ShadowPEFT: Shadow Network for Parameter-Efficient Fine-Tuning

arXiv cs.CL / 4/22/2026

📰 NewsDeveloper Stack & InfrastructureIdeas & Deep AnalysisModels & Research

Key Points

  • ShadowPEFT proposes a new parameter-efficient fine-tuning method for LLMs that freezes the pretrained backbone while refining representations via a centralized, depth-shared “shadow” module rather than distributed low-rank weight perturbations like LoRA.
  • It maintains a parallel shadow state at each transformer layer and evolves this state repeatedly to build progressively richer hidden representations, shifting adaptation from weight space to layer-space refinement.
  • Because the shadow module is decoupled from the backbone, it can be reused across depth, pretrained independently, and optionally deployed in a detached mode suited for edge computing.
  • Experiments on generation and understanding benchmarks indicate ShadowPEFT matches or outperforms LoRA and DoRA under comparable trainable-parameter budgets, with further evidence from analyses on pretraining, transfer, scaling, latency, and system performance.

Record extracts ::
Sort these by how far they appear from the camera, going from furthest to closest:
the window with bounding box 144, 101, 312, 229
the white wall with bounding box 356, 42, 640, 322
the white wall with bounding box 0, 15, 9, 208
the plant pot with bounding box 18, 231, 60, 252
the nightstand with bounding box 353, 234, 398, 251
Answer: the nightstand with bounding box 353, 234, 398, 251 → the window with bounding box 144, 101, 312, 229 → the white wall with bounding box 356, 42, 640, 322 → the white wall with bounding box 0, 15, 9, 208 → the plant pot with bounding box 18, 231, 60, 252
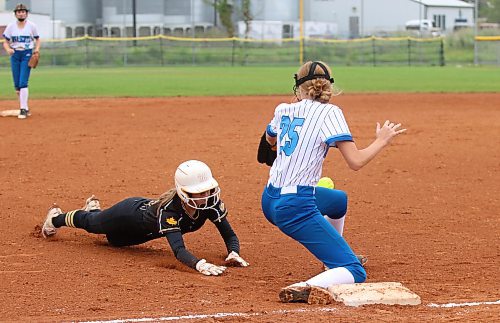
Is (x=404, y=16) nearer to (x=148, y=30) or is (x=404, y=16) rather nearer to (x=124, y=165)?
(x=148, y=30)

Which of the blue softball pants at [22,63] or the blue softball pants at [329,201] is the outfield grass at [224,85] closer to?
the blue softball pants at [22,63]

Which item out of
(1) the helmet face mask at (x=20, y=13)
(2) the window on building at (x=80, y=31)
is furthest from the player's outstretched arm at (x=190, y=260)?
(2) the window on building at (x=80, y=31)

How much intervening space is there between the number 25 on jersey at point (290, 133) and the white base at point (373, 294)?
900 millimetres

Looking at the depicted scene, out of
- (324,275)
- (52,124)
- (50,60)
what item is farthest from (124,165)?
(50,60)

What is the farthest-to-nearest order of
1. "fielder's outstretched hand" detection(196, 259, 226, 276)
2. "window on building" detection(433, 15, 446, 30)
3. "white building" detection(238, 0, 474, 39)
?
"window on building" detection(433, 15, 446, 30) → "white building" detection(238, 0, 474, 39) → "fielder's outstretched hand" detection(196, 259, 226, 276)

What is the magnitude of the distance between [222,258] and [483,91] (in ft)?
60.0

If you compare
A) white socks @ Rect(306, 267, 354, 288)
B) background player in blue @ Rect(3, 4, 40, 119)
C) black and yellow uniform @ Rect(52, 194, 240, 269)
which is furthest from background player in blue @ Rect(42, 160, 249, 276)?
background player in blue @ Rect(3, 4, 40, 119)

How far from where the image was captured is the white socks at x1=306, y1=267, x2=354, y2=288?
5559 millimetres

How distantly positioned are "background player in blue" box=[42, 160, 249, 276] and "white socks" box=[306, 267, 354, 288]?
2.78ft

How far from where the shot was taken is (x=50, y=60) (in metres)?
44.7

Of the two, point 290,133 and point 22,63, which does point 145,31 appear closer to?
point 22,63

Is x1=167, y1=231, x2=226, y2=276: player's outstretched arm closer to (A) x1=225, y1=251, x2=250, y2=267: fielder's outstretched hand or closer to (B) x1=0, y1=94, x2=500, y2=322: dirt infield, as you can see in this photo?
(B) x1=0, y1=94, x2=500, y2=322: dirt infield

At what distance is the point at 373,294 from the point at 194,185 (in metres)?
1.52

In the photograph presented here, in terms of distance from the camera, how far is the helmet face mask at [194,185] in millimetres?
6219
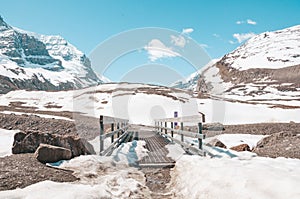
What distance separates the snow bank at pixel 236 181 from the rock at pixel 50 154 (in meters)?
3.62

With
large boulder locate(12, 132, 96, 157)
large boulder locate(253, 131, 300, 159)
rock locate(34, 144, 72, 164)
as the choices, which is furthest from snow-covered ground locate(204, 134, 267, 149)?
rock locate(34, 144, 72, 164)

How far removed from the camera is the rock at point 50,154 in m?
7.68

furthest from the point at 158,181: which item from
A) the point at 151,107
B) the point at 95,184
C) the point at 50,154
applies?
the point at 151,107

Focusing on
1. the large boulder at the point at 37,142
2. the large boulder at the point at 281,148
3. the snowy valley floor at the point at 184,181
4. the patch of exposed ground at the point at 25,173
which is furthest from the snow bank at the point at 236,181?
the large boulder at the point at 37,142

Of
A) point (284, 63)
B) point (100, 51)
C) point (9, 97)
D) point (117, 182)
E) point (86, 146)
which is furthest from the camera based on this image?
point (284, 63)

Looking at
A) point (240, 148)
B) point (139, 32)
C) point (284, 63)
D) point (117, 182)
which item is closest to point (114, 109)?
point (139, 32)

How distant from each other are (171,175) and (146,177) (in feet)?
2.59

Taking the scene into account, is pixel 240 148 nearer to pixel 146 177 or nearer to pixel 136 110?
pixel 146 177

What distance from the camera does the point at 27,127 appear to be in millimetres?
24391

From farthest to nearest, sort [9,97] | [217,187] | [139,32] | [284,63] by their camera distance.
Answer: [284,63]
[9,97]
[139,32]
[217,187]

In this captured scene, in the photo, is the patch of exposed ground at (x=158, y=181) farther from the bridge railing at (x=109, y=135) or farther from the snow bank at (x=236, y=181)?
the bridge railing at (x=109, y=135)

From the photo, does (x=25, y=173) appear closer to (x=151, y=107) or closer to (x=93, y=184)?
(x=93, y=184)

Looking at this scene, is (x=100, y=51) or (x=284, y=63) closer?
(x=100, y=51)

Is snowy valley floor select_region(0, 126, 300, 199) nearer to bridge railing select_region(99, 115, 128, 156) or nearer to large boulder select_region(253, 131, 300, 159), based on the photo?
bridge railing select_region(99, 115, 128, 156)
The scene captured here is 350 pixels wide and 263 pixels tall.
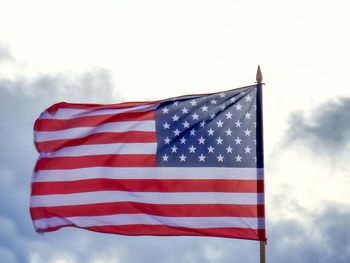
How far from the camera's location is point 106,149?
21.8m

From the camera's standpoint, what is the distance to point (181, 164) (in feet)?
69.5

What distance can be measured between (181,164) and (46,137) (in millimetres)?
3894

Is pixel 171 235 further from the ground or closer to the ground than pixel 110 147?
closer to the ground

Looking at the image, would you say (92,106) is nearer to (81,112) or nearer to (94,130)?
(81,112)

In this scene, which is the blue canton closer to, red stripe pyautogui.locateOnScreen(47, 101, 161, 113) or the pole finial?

Problems to work on ::
a. Rewrite the ShadowPEFT summary from "ShadowPEFT: Shadow Network" to "for edge computing.", replacing "backbone" with "base model".
b. Based on the ShadowPEFT summary, decide whether each statement agrees with the text, answering yes or no and quoting the deciding words: (i) ShadowPEFT keeps the pretrained backbone frozen. (ii) The shadow module can only be deployed while attached to the backbone. (iii) In the reported experiments, ShadowPEFT falls behind DoRA under comparable trainable-parameter budgets.
c. Go on with the ShadowPEFT summary, starting after its last sentence.
The data plays no part in this.

Answer set ::
a.
ShadowPEFT: Shadow Network for Parameter-Efficient Fine-Tuning

arXiv cs.CL / 4/22/2026

📰 NewsDeveloper Stack & InfrastructureIdeas & Deep AnalysisModels & Research

Key Points

  • ShadowPEFT proposes a new parameter-efficient fine-tuning method for LLMs that freezes the pretrained base model while refining representations via a centralized, depth-shared “shadow” module rather than distributed low-rank weight perturbations like LoRA.
  • It maintains a parallel shadow state at each transformer layer and evolves this state repeatedly to build progressively richer hidden representations, shifting adaptation from weight space to layer-space refinement.
  • Because the shadow module is decoupled from the base model, it can be reused across depth, pretrained independently, and optionally deployed in a detached mode suited for edge computing.

b.
(i) Yes: "freezes the pretrained backbone"
(ii) No: "optionally deployed in a detached mode suited for edge computing"
(iii) No: "matches or outperforms LoRA and DoRA under comparable trainable-parameter budgets"

c.
Abstract

Parameter-efficient fine-tuning (PEFT) reduces the training cost of full-parameter fine-tuning for large language models (LLMs) by training only a small set of task-specific parameters while freezing the pretrained backbone. However, existing approaches, such as Low-Rank Adaptation (LoRA), achieve adaptation by inserting independent low-rank perturbations directly to individual weights, resulting in a local parameterization of adaptation. We propose ShadowPEFT, a centralized PEFT framework that instead performs layer-level refinement through a depth-shared shadow module. At each transformer layer, ShadowPEFT maintains a parallel shadow state and evolves it repeatedly for progressively richer hidden states. This design shifts adaptation from distributed weight-space perturbations to a shared layer-space refinement process. Since the shadow module is decoupled from the backbone, it can be reused across depth, independently pretrained, and optionally deployed in a detached mode, benefiting edge computing scenarios. Experiments on generation and understanding benchmarks show that ShadowPEFT matches or outperforms LoRA and DoRA under comparable trainable-parameter budgets. Additional analyses on shadow pretraining, cross-dataset transfer, parameter scaling, inference latency, and system-level evaluation suggest that centralized layer-space adaptation is a competitive and flexible alternative to conventional low-rank PEFT.